Chinese chipmaker Tsinghua Unigroup has also defaulted repeatedly on dollar-denominated bonds.
In 2019, SOEs accounted for slightly more than 10% of all Chinese issuers that missed debt repayments. The ratio jumped to nearly half in 2020. SOEs are still responsible for some 40% of overall corporate bond defaults this year.
SOEs have been piling on debt "under the myth that they will never be allowed to default," said Naoto Saito, chief researcher at the Daiwa Institute of Research. But "concerns about a moral hazard have led the government to embark on reform."
A flurry of defaults by large SOEs signals the Chinese leadership's commitment to breaking the moral hazard by weaning debt-riddled SOEs from government protection and allowing them to fail.
The "credit impulse," which measures the growth in new financing as a share of gross domestic product and is a widely watched indicator of the government's economic policy stance, has been declining. The indicator generally rises when the government adopts a pro-growth policy stance and falls when it moves to cut back on stimulus measures. The index has been sagging after peaking at 32% in November 2020. It fell to 25% in May, the lowest level since February 2020.
Overseas investors are showing signs of reducing their exposure to Chinese corporate debt. A fund manager at a foreign investment company says he will slash the firm's investment in Chinese corporate bonds with low credit ratings.

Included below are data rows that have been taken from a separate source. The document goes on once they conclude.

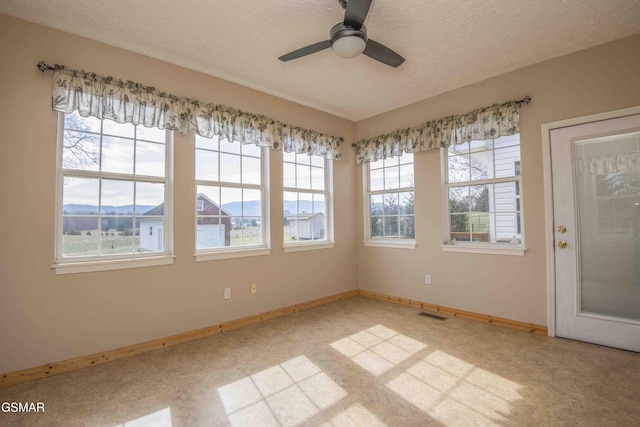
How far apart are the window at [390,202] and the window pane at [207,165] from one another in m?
2.42

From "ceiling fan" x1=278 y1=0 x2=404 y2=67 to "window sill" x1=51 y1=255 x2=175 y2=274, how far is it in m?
2.25

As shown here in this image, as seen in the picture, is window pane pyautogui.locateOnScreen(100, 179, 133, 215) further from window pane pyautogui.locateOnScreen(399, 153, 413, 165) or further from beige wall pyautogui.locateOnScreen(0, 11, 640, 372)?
window pane pyautogui.locateOnScreen(399, 153, 413, 165)

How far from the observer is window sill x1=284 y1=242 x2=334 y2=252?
4.00 metres

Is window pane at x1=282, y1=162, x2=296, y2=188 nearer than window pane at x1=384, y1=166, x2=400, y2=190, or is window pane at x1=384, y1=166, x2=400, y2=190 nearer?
window pane at x1=282, y1=162, x2=296, y2=188

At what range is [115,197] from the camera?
279 cm

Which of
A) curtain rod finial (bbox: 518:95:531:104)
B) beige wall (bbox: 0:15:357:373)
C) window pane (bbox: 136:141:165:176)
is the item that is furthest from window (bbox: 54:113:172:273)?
curtain rod finial (bbox: 518:95:531:104)

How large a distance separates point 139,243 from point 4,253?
2.96 feet

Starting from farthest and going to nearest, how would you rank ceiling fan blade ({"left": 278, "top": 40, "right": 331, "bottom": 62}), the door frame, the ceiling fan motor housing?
the door frame
ceiling fan blade ({"left": 278, "top": 40, "right": 331, "bottom": 62})
the ceiling fan motor housing

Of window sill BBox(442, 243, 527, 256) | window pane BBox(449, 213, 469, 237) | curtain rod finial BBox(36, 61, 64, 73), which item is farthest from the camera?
window pane BBox(449, 213, 469, 237)

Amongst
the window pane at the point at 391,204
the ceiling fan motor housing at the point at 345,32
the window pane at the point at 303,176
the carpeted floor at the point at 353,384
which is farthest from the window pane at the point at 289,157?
the carpeted floor at the point at 353,384

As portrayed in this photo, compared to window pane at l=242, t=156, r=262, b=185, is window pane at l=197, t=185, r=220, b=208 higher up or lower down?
lower down

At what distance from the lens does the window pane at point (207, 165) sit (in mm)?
3282

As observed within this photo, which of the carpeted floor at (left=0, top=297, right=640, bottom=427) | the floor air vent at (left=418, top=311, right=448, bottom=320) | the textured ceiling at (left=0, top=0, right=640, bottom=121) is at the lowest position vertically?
the carpeted floor at (left=0, top=297, right=640, bottom=427)

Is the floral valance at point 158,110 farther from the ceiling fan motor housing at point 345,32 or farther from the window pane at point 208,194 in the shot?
the ceiling fan motor housing at point 345,32
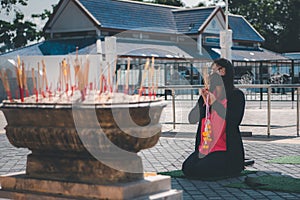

Yields on so-called high-yield corporate bonds, which are rated below investment grade, are surging. Chinese dollar-denominated high-yield bonds yielded 10.1% per year on average on June 15, registering a reading above 10% for the first time in about 13 months, according to the Intercontinental Exchange. This stands in sharp contrast with the global average yield of below 5% for such speculative-grade bonds.
Some SOEs have also been hit by credit downgrades by credit-rating companies. Chinese real estate giant China Evergrande Group's credit ratings were lowered by both Fitch Ratings and Moody's Investor Service in June. These moves sent yields on the company's bonds soaring above 20%, irrespective of their maturity dates.
The spate of SOE defaults is also hurting the creditworthiness of private-sector firms. Chinese retailer Suning.com, which attracted global attention in 2016 by acquiring Italian Serie A leader Inter Milan, has been one notable casualty of the trend.
The company's financial health has deteriorated due to reckless expansion in recent years. Investors have grown increasingly uneasy about its ability to pay back debt.
Chinese companies will face major tests of their financial health in the next couple of years, with $2.14 trillion of bonds maturing by 2023, 60% more than the value of bonds that came due from 2018 to 2020.
The Xi government is seeking to weed out SOEs burdened by excessive debt without causing serious turmoil in financial markets through a managed debt workout.
But investors have responded to the campaign by rushing out of junk bonds. If this causes a credit squeeze for a large number of Chinese companies, the nation's economy could take a massive hit, derailing Beijing's strategy for a soft landing.
"If a sharp increase in corporate bond defaults leads to a further rise in bond yields and other broader repercussions in markets, the Chinese government will start providing direct and indirect support (to debt-heavy SOEs)," Daiwa's Saito predicted.
Koichi Fujishiro, chief economist at Dai-ichi Life Research Institute, warned that slower investment growth in China could dampen global exports to the huge market and make a big dent in global economic growth.